Start of ROWS
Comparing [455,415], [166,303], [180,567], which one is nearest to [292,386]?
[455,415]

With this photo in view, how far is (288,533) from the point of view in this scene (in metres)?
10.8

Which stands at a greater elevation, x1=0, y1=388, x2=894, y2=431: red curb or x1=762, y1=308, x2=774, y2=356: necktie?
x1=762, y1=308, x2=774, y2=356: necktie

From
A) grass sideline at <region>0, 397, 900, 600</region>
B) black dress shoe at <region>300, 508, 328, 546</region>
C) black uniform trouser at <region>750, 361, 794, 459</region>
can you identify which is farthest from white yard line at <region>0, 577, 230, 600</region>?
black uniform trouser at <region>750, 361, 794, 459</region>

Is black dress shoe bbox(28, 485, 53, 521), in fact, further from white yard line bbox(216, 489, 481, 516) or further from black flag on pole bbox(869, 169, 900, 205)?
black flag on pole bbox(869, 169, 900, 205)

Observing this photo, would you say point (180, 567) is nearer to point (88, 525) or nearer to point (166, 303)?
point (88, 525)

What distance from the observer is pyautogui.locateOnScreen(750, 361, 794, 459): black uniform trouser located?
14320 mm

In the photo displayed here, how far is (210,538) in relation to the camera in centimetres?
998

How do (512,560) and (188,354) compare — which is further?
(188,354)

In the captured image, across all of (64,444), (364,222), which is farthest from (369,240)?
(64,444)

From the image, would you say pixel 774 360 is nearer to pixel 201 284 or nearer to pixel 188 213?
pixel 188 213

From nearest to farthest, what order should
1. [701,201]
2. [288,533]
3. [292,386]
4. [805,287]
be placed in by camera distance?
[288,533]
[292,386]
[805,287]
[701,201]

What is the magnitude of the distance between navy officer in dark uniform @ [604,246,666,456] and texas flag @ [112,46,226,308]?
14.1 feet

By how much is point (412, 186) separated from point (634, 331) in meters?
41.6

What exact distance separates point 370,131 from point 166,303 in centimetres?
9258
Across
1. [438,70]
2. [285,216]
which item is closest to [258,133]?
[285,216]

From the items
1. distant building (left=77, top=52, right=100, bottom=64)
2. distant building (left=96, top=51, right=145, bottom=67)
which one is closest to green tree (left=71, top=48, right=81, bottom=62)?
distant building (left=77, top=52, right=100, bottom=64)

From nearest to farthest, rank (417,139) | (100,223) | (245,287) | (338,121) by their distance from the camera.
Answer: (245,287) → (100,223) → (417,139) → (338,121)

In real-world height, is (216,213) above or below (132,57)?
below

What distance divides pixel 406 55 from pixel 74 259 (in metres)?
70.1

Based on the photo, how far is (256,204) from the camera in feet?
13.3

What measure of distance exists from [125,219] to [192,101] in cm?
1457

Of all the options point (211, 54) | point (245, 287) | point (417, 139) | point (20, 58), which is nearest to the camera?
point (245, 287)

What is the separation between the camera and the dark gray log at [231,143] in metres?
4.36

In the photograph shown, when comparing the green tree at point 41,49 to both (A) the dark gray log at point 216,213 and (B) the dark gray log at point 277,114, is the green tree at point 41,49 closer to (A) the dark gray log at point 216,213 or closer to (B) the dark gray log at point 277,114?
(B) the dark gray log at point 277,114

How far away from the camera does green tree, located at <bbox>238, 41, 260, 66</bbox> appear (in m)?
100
End of ROWS
=== STATED PROBLEM ===
Restate each record word for word.

=== THE SOLUTION ===
Comparing [455,415], [166,303], [180,567], which one is nearest to [292,386]?
[455,415]

With this photo in view, how far is (288,533) from the point of view in this scene (in metres)?
10.8

Which stands at a greater elevation, x1=0, y1=388, x2=894, y2=431: red curb or x1=762, y1=308, x2=774, y2=356: necktie?
x1=762, y1=308, x2=774, y2=356: necktie

From
A) grass sideline at <region>0, 397, 900, 600</region>
B) black dress shoe at <region>300, 508, 328, 546</region>
C) black uniform trouser at <region>750, 361, 794, 459</region>
can you identify which is farthest from white yard line at <region>0, 577, 230, 600</region>?
black uniform trouser at <region>750, 361, 794, 459</region>

Is black dress shoe bbox(28, 485, 53, 521), in fact, further from white yard line bbox(216, 489, 481, 516) or further from black flag on pole bbox(869, 169, 900, 205)?
black flag on pole bbox(869, 169, 900, 205)

Observing this photo, would you say point (180, 567) is nearer to point (88, 525) or nearer to point (166, 303)?
point (88, 525)

What distance from the observer is pyautogui.locateOnScreen(750, 361, 794, 459): black uniform trouser located?
14320 mm

In the photo displayed here, how far is (210,538) in relation to the camera in centimetres?
998

How do (512,560) and (188,354) compare — which is further?
(188,354)

In the captured image, across all of (64,444), (364,222), which is farthest from (369,240)?
(64,444)

From the image, would you say pixel 774 360 is nearer to pixel 201 284 or nearer to pixel 188 213?
pixel 188 213

From nearest to farthest, what order should
1. [701,201]
2. [288,533]
3. [292,386]
4. [805,287]
be placed in by camera distance?
[288,533]
[292,386]
[805,287]
[701,201]

What is the magnitude of the distance between navy officer in dark uniform @ [604,246,666,456] and texas flag @ [112,46,226,308]?
14.1 feet

By how much is point (412, 186) separated from point (634, 331) in meters?
41.6

What exact distance separates point 370,131 from point 166,303 in centimetres?
9258
Across
1. [438,70]
2. [285,216]
which item is closest to [258,133]?
[285,216]

From the items
1. distant building (left=77, top=52, right=100, bottom=64)
2. distant building (left=96, top=51, right=145, bottom=67)
which one is closest to green tree (left=71, top=48, right=81, bottom=62)?
distant building (left=77, top=52, right=100, bottom=64)

From nearest to farthest, rank (417,139) | (100,223) | (245,287) | (338,121) by their distance from the camera.
Answer: (245,287) → (100,223) → (417,139) → (338,121)

In real-world height, is (216,213) above or below (132,57)?
below

What distance divides pixel 406 55 from pixel 74 259 (in metres)?
70.1

Based on the photo, how far is (256,204) from the camera in feet?
13.3

What measure of distance exists from [125,219] to [192,101] in cm?
1457

Of all the options point (211, 54) | point (245, 287) | point (417, 139) | point (20, 58), which is nearest to the camera?
point (245, 287)

What is the separation between the camera and the dark gray log at [231,143] in metres?
4.36

In the photograph shown, when comparing the green tree at point 41,49 to both (A) the dark gray log at point 216,213 and (B) the dark gray log at point 277,114, is the green tree at point 41,49 closer to (A) the dark gray log at point 216,213 or closer to (B) the dark gray log at point 277,114?
(B) the dark gray log at point 277,114

How far away from the camera does green tree, located at <bbox>238, 41, 260, 66</bbox> appear (in m)?
100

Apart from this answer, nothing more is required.